Still, the odds of North Korea shifting its allegiance toward the United States are not great, Western experts say. That is particularly true in the era of President Trump, who is seen as an uncertain partner even for Washington’s existing Asian allies.
“North Korea has no reason to believe that the U.S. would be willing or able to defend it from China,” said Hugh White, an Australian defense strategist. “Who in Pyongyang would believe that America could fight and win a land war against China on China’s borders?”
Rather, Mr. Kim is more likely to be looking for ways to increase his level of independence from China, a desire that has recently been shown by a meeting with the Russian foreign minister, Sergey V. Lavrov, and by reports that the Syrian leader, Bashar al-Assad, is planning to visit Pyongyang.
“Like any middle power, Kim is aiming to be independent of any great power — both China and America — and he is already a fair way towards that goal,” Mr. White said. “That’s what the nukes are for. What Kim wants is to keep as much of his independence as possible and hence as much of his nuclear capability as possible.”
For Mr. Kim, an embrace of the United States would also have its limits.
Although Mr. Trump has chosen largely to ignore the human rights abuses in North Korea, there is still enormous hostility in Washington toward what remains a Communist dictatorship. Some members of Congress and of Mr. Trump’s administration, including his national security adviser, John R. Bolton, have advocated regime change in the North.
Mr. Kim would also have little reason to expect economic help from the United States. After North Korea’s second-most powerful figure, Kim Yong-chol, visited him in the Oval Office, Mr. Trump said he had no intention of helping the North build its backward economy, a job that he said belonged to China and South Korea. “That’s their neighborhood,” Mr. Trump said.
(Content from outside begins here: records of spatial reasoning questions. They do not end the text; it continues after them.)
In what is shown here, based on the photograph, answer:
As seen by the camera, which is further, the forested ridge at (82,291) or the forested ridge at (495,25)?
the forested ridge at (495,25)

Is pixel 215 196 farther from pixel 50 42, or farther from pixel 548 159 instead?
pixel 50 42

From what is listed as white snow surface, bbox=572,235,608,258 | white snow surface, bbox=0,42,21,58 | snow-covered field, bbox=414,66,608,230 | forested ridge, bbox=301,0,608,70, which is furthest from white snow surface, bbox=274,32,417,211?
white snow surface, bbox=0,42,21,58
Already, trade across China’s border with North Korea is stepping up. Last week, the state airline, Air China, renewed flights to Pyongyang after a six-month hiatus.
China, which reluctantly enforced United Nations sanctions at the urging of Mr. Trump, is now anxious to mend ties with the North by helping with its economy, said Cheng Xiaohe, a North Korea expert at Renmin University of China.
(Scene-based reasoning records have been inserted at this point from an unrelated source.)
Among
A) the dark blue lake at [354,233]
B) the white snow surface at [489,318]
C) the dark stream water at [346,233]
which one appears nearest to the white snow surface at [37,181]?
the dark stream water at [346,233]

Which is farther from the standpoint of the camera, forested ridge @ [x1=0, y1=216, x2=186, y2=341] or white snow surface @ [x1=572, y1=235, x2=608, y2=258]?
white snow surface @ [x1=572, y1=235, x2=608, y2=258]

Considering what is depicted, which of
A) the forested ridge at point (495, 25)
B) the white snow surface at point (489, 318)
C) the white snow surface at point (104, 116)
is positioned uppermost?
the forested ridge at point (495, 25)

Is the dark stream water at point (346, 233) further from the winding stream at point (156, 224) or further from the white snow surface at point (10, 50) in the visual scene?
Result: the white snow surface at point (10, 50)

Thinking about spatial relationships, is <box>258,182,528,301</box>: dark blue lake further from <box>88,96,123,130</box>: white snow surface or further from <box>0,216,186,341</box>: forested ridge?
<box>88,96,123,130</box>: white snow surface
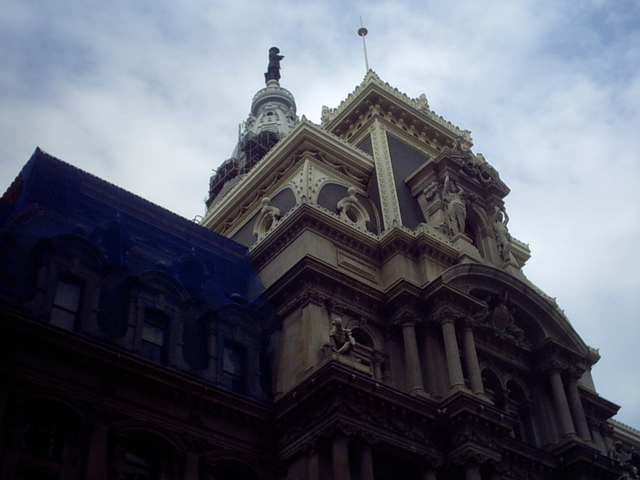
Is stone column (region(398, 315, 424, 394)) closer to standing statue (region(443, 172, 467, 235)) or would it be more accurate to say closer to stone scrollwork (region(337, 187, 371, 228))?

“The United States and China are moving away from the uneasy cooperation on North Korea of last year,” Mr. Cheng said. “China doesn’t trust Trump, and the U.S. doesn’t trust China.”
Still, Beijing’s past efforts to help build the North’s economy have often ended in misery for Chinese companies, making them leery of new investments.
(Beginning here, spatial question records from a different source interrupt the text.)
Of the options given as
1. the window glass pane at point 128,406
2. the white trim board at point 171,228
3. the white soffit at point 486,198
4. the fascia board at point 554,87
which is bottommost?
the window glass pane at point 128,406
Chinese investors in coal mines and other natural resource ventures have complained of being duped by the North Koreans, and then having no legal protection. A major bridge built by the Chinese over the Yalu River between the border town of Dandong and North Korea after Premier Wen Jiabao visited Pyongyang in 2009 remains unfinished. The North has refused to connect the road on its side of the river.
No senior Chinese officials are expected to be in Singapore during the Trump-Kim summit meeting. China will have to wait to hear what happened from the American secretary of state, Mike Pompeo, who is planning to travel to the South Korean capital, Seoul, and to Tokyo before going to Beijing to give briefings about the meeting’s results.
Apparently eager to maintain China’s own diplomatic momentum, Mr. Xi has accepted an invitation from Mr. Kim to visit North Korea. He could go as soon as the end of this month, some analysts suggest.
“It would be natural to expect Xi to make his first visit as president to Pyongyang in the not-too-distant future,” said John Delury, an associate professor of Chinese Studies at Yonsei University in South Korea.
The visit would be part of Mr. Kim’s careful post-Singapore strategy, a move to show that he was his own man, a creature of neither the United States nor China.
“Kim seems to be pursuing a rebalancing of dynamics, rather than an out-and-out ‘defection’ to the U.S. side,” Mr. Delury said.